> _What is asked_: Write out the listing exactly as it is given.

> _Material provided_:
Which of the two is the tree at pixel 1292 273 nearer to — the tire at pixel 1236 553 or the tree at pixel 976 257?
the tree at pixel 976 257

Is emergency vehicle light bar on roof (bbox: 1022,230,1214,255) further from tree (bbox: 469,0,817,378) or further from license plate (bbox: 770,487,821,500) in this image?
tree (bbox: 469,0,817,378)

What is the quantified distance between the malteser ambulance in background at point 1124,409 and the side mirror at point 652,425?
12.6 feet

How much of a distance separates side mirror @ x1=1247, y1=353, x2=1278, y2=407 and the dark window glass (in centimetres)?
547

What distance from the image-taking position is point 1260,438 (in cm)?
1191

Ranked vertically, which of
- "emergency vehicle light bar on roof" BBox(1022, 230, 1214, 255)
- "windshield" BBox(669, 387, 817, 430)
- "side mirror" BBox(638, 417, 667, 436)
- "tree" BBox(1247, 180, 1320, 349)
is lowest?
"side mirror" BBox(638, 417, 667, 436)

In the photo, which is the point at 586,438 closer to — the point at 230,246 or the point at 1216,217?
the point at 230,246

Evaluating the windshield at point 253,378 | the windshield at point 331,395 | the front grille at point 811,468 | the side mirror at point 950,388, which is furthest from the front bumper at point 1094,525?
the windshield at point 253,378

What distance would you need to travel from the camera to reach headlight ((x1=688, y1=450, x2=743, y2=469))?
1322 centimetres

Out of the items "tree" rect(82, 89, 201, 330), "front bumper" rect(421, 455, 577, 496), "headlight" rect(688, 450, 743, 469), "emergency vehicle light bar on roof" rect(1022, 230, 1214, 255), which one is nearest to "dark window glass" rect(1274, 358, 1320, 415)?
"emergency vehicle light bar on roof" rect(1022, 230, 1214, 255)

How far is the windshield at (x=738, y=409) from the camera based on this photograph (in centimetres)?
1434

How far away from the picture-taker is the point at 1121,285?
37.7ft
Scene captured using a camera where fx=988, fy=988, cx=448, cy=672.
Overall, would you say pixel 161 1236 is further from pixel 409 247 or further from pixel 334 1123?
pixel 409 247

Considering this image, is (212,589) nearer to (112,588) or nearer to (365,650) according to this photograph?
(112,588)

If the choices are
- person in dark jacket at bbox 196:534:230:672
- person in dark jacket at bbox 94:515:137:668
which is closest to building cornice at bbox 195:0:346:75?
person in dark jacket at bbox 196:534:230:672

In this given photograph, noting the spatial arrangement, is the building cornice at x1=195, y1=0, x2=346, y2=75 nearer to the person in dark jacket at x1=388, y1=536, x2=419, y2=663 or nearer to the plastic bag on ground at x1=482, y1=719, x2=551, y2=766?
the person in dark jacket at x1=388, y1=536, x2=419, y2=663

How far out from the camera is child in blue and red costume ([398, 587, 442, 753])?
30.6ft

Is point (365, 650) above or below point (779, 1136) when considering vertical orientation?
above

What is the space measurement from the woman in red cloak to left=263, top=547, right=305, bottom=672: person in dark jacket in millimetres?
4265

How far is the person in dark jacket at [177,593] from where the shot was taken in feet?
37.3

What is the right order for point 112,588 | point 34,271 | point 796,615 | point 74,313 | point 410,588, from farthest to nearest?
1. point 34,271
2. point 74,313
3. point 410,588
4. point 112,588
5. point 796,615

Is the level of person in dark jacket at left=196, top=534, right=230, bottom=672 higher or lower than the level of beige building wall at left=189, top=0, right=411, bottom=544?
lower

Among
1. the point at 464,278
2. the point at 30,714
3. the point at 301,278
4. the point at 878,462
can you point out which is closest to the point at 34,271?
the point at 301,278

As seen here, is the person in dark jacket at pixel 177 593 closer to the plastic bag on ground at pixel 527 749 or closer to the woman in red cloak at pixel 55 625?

> _Response to the task_:
Which of the two is the tree at pixel 1292 273 nearer to — the tire at pixel 1236 553 or the tree at pixel 976 257?
the tree at pixel 976 257

Is emergency vehicle light bar on roof (bbox: 1022,230,1214,255) further from tree (bbox: 469,0,817,378) or further from license plate (bbox: 770,487,821,500) in this image?
tree (bbox: 469,0,817,378)

What is the quantified distance between the malteser ambulance in background at point 1124,409 and the side mirror at point 652,425?
12.6 feet

How much of a distance separates side mirror @ x1=1247, y1=353, x2=1278, y2=407 and the dark window glass (in centimetres)?
547

What distance from the image-taking position is point 1260,438 (in cm)?
1191

Ranked vertically, which of
- "emergency vehicle light bar on roof" BBox(1022, 230, 1214, 255)
- "windshield" BBox(669, 387, 817, 430)
- "side mirror" BBox(638, 417, 667, 436)
- "tree" BBox(1247, 180, 1320, 349)
is lowest?
"side mirror" BBox(638, 417, 667, 436)

In the photo, which is the point at 586,438 closer to — the point at 230,246 or the point at 1216,217?
the point at 230,246

Evaluating the windshield at point 253,378 | the windshield at point 331,395 | the front grille at point 811,468 | the side mirror at point 950,388, which is furthest from the front bumper at point 1094,525?
the windshield at point 253,378

What distance would you need to travel from the camera to reach headlight ((x1=688, y1=450, x2=743, y2=469))?
1322 centimetres

Out of the items "tree" rect(82, 89, 201, 330), "front bumper" rect(421, 455, 577, 496), "headlight" rect(688, 450, 743, 469), "emergency vehicle light bar on roof" rect(1022, 230, 1214, 255), which one is nearest to "dark window glass" rect(1274, 358, 1320, 415)?
"emergency vehicle light bar on roof" rect(1022, 230, 1214, 255)

How far is the windshield at (x=738, y=409) from the camera based on this photograph (in centimetres)?
1434

How far away from the picture-taker is the point at 1121,285?
37.7ft
Scene captured using a camera where fx=988, fy=988, cx=448, cy=672.
Overall, would you say pixel 161 1236 is further from pixel 409 247 or further from pixel 334 1123?
pixel 409 247

Considering this image, is (212,589) nearer to (112,588) or nearer to (365,650) according to this photograph?
(112,588)

If the choices are
- person in dark jacket at bbox 196:534:230:672
- person in dark jacket at bbox 94:515:137:668
which is closest to building cornice at bbox 195:0:346:75?
person in dark jacket at bbox 196:534:230:672

In this given photograph, noting the spatial arrangement, is the building cornice at x1=195, y1=0, x2=346, y2=75 nearer to the person in dark jacket at x1=388, y1=536, x2=419, y2=663 or nearer to the plastic bag on ground at x1=482, y1=719, x2=551, y2=766?
the person in dark jacket at x1=388, y1=536, x2=419, y2=663

How far out from the camera is child in blue and red costume ([398, 587, 442, 753])?
30.6ft

Is point (365, 650) above or below point (779, 1136) when considering vertical orientation?
above

What is the space measurement from the woman in red cloak to left=263, top=547, right=305, bottom=672: person in dark jacket in millimetres?
4265

How far is the person in dark jacket at [177,593] from where the shot was taken in feet?
37.3

What is the right order for point 112,588 | point 34,271 | point 796,615 | point 74,313 | point 410,588, from farthest to nearest?
1. point 34,271
2. point 74,313
3. point 410,588
4. point 112,588
5. point 796,615

Is the level of person in dark jacket at left=196, top=534, right=230, bottom=672 higher or lower than the level of beige building wall at left=189, top=0, right=411, bottom=544?
lower

Among
1. the point at 464,278
2. the point at 30,714
3. the point at 301,278
4. the point at 878,462
can you point out which is closest to the point at 34,271?
the point at 301,278

As seen here, is the person in dark jacket at pixel 177 593 closer to the plastic bag on ground at pixel 527 749 or closer to the woman in red cloak at pixel 55 625?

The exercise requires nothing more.